What needs to be done = Copy all of the material word for word, omitting the pictures.

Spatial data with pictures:
****************

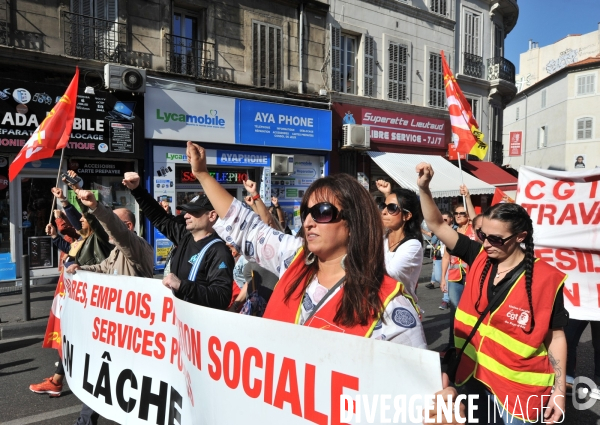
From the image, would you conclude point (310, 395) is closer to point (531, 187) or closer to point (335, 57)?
point (531, 187)

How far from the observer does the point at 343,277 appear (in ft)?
6.28

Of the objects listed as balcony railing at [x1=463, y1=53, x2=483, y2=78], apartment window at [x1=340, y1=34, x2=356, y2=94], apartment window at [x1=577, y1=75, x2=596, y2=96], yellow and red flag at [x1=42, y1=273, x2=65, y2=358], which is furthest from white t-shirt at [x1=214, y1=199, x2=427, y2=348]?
apartment window at [x1=577, y1=75, x2=596, y2=96]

****************

Task output =
From the image, would you conclude point (310, 395) is closer to point (531, 187) or closer to point (335, 57)?
point (531, 187)

How far from the observer does the point at 343,277 appear (in ft)?
6.28

Of the objects listed as balcony railing at [x1=463, y1=53, x2=483, y2=78], apartment window at [x1=340, y1=34, x2=356, y2=94], apartment window at [x1=577, y1=75, x2=596, y2=96], yellow and red flag at [x1=42, y1=273, x2=65, y2=358], which is furthest from white t-shirt at [x1=214, y1=199, x2=427, y2=348]?
apartment window at [x1=577, y1=75, x2=596, y2=96]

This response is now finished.